GOAL OF THE EXERCISE:
Echo back every one of the lines below, word for word, without changing anything.

Items stored from a collection
———
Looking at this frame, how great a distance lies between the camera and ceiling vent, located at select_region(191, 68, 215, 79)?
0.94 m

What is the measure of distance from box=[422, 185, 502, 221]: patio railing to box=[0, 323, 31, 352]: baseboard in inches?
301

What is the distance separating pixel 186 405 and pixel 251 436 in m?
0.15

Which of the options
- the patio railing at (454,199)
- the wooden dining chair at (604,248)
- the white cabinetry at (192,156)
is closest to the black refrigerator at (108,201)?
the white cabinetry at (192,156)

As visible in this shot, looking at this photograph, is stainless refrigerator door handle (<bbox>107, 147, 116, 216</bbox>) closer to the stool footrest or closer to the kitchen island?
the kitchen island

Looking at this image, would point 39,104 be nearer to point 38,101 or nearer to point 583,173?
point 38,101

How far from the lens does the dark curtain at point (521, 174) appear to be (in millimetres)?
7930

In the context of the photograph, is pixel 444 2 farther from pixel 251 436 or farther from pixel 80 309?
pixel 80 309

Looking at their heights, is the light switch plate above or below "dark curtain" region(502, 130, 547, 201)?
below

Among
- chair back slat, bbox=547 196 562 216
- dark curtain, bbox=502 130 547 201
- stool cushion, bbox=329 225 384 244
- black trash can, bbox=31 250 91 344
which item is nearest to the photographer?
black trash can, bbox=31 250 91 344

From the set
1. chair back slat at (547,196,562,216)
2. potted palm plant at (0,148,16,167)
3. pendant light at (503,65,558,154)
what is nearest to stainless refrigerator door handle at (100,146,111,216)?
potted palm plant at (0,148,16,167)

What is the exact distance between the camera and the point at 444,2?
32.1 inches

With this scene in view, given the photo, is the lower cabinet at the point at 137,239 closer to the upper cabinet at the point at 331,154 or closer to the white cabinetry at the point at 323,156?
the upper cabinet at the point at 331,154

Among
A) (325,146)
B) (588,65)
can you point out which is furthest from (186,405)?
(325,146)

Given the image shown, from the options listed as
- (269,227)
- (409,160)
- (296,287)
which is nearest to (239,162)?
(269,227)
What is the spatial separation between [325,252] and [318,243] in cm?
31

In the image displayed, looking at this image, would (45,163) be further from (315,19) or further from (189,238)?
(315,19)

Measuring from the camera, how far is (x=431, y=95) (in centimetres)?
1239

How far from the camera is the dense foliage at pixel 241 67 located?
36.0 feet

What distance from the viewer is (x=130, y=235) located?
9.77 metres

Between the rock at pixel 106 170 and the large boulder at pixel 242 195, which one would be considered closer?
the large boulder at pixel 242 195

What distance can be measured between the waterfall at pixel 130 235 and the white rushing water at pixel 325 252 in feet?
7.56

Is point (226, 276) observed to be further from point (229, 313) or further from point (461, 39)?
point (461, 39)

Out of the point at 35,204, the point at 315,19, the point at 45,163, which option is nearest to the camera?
———
COMPLETED TASK:
Looking at this frame, how great a distance lies between the camera and ceiling vent, located at select_region(191, 68, 215, 79)?
0.94 m

What is the measure of distance from box=[422, 185, 502, 221]: patio railing to box=[0, 323, 31, 352]: baseboard in inches?
301

What is the distance separating pixel 186 405 and pixel 251 436 in m?
0.15

Which of the options
- the patio railing at (454,199)
- the wooden dining chair at (604,248)
- the white cabinetry at (192,156)
is closest to the black refrigerator at (108,201)?
the white cabinetry at (192,156)

As visible in this shot, looking at this photograph, is stainless refrigerator door handle (<bbox>107, 147, 116, 216</bbox>) closer to the stool footrest or closer to the kitchen island?
the kitchen island

Looking at this image, would point 39,104 be nearer to point 38,101 or nearer to point 583,173?
point 38,101

How far from the lens does the dark curtain at point (521, 174) appear to be (in millimetres)?
7930

In the context of the photograph, is pixel 444 2 farther from pixel 251 436 or farther from pixel 80 309?
pixel 80 309

Looking at their heights, is the light switch plate above or below "dark curtain" region(502, 130, 547, 201)?
below

Among
- chair back slat, bbox=547 196 562 216
- dark curtain, bbox=502 130 547 201
- stool cushion, bbox=329 225 384 244
- black trash can, bbox=31 250 91 344
which item is nearest to the photographer?
black trash can, bbox=31 250 91 344

From the set
1. chair back slat at (547,196,562,216)
2. potted palm plant at (0,148,16,167)
3. pendant light at (503,65,558,154)
what is nearest to stainless refrigerator door handle at (100,146,111,216)?
potted palm plant at (0,148,16,167)

What is the exact distance between the camera and the point at 444,2?
32.1 inches

With this scene in view, given the photo, is the lower cabinet at the point at 137,239 closer to the upper cabinet at the point at 331,154 or closer to the white cabinetry at the point at 323,156?
the upper cabinet at the point at 331,154

Among
A) (325,146)
B) (588,65)
can you point out which is furthest from (186,405)?
(325,146)

Given the image shown, from the options listed as
- (269,227)
- (409,160)
- (296,287)
which is nearest to (239,162)?
(269,227)
What is the spatial separation between [325,252] and [318,243] in cm?
31

In the image displayed, looking at this image, would (45,163) be further from (315,19) or further from (189,238)?
(315,19)

Measuring from the camera, how far is (x=431, y=95) (in centimetres)?
1239

How far from the camera is the dense foliage at pixel 241 67 located?
36.0 feet

What distance from the viewer is (x=130, y=235) located?
9.77 metres

Between the rock at pixel 106 170 and the large boulder at pixel 242 195, which one would be considered closer?
the large boulder at pixel 242 195

What distance can be measured between the waterfall at pixel 130 235 and the white rushing water at pixel 325 252 in feet?
7.56

Is point (226, 276) observed to be further from point (229, 313) or further from point (461, 39)?
point (461, 39)

Out of the point at 35,204, the point at 315,19, the point at 45,163, which option is nearest to the camera?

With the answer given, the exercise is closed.